- _THE TASK_:
Write the next part of the guide to preparing for Amazon Redshift replication below, starting right after its last sentence.

4.2.2. Preparing for Amazon Redshift Replication

Preparing the hosts for the replication process requires setting some key configuration parameters within the MySQL server to ensure that data is stored and written correctly. On the Amazon Redshift side, the database and schema must be created using the existing schema definition so that the databases and tables exist within Amazon Redshift.

Source Host

Configure the source and target hosts following the prerequisites outlined in Appendix B, Prerequisites then follow the appropriate steps for the required extractor topology outlined in Chapter 3, Deploying MySQL Extractors.

The following are required for replication to Amazon Redshift:

4.2.2.1. Redshift Preparation for Amazon Redshift Deployments

On the Amazon Redshift host, you need to perform some preparation of the destination database, first creating the database, and then creating the tables that are to be replicated. Setting up this process requires the configuration of a number of components outside of Tungsten Replicator in order to support the loading.

  • An existing Amazon Web Services (AWS) account, and either the AWS Access Key and Secret Key, or configured IAM Roles, required to interact with the account through the API. For information on creating IAM Roles, see Section 4.2.2.2, “Configuring Identity Access Management within AWS”

  • A configured Amazon S3 service. If the S3 service has not already been configured, visit the AWS console and sign up for the Amazon S3 service.

  • The s3cmd or the aws tools installed and configured. The s3cmd can be downloaded from s3cmd on s3tools.org.

    If using the s3cmd, you should then configure the command to automatically connect to the Amazon S3 service without requiring further authentication, the .s3cfg in the tungsten users home directory should be configured as follows:

    • Using Access Keys:

      [default]
      access_key = ACCESS_KEY
      secret_key = SECRET_KEY
    • Using IAM Roles: Leave values blank - copy example as is

      [default]
      access_key = 
      secret_key = 
      security_token =
  • Create an S3 bucket that will be used to hold the CSV files that are generated by the replicator. This can be achieved either through the web interface, or via the command-line, for example:

    shell> s3cmd mb s3://tungsten-csv
  • A running Redshift instance must be available, and the port and IP address of the Tungsten Cluster that will be replicating into Redshift must have been added to the Redshift instance security credentials.

    Make a note of the user and password that has been provided with access to the Redshift instance, as these will be needed when installing the applier. Also make a note of the Redshift instance address, as this will need to be provided to the applier configuration.

  • Create an s3-config-servicename.json file based on the sample provided within cluster-home/samples/conf/s3-config-servicename.json within the Tungsten Replicator staging directory, or using the example below.

    Once created, the file will be copied into the /opt/continuent/share directory to be used by the batch applier script.

    If multiple services are being created, one file must be created for each service.

    The following example shows the use of Access and Secret Keys:

    {
      "awsS3Path" : "s3://your-bucket-for-redshift/redshift-test",
      "awsAccessKey" : "access-key-id",
      "awsSecretKey" : "secret-access-key",
      "cleanUpS3Files" : "true"
    }

    The following example shows the use of IAM Roles:

    {
      "awsS3Path" : "s3://your-bucket-for-redshift/redshift-test",
      "awsIAMRole" : "arn:iam-role",
      "cleanUpS3Files" : "true"
    }

    The allowed options for this file are as follows:

    • awsS3Path — the location within your S3 storage where files should be loaded.

- _MATERIAL PROVIDED_:
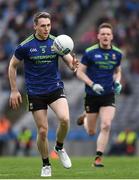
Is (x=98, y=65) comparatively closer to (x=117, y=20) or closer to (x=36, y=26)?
(x=36, y=26)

- _ANSWER TO THE EXERCISE_:
    • awsAccessKey — the S3 access key to access your S3 storage. Not required if awsIAMRole is used.

    • awsSecretKey — the S3 secret key associated with the Access Key. Not required if awsIAMRole is used.

    • awsIAMRole — the IAM role configured to allow Redshift to interact with S3. Not required if awsAccessKey and awsSecretKey are in use.

    • multiServiceTarget (true/false) — to indicate if there are multiple appliers writing into the single Redshift Target, for example when the source is Tungsten Cluster Composite Active/Active or a Tungsten Replicator Fan-In Topology (Default: false).

    • singleLockTable (true/false) — to indicate the table lock behaviour when multiServiceTarget is true. Will be ignored if multiServiceTarget set to false (Default: true)

    • lockTablePrefix — the prefix for the lock tables when singleLockTable is false. (Default: lock_xxx_)

    • s3Binary — the binary to use for loading csv file up to S3. (Valid Values: s3cmd, s4cmd, aws) (Default: s3cmd)

    • cleanUpS3Files — a boolean value used to identify whether the CSV files loaded into S3 should be deleted after they have been imported and merged. If set to true, the files are automatically deleted once the files have been successfully imported into the Redshift staging tables. If set to false, files are not automatically removed.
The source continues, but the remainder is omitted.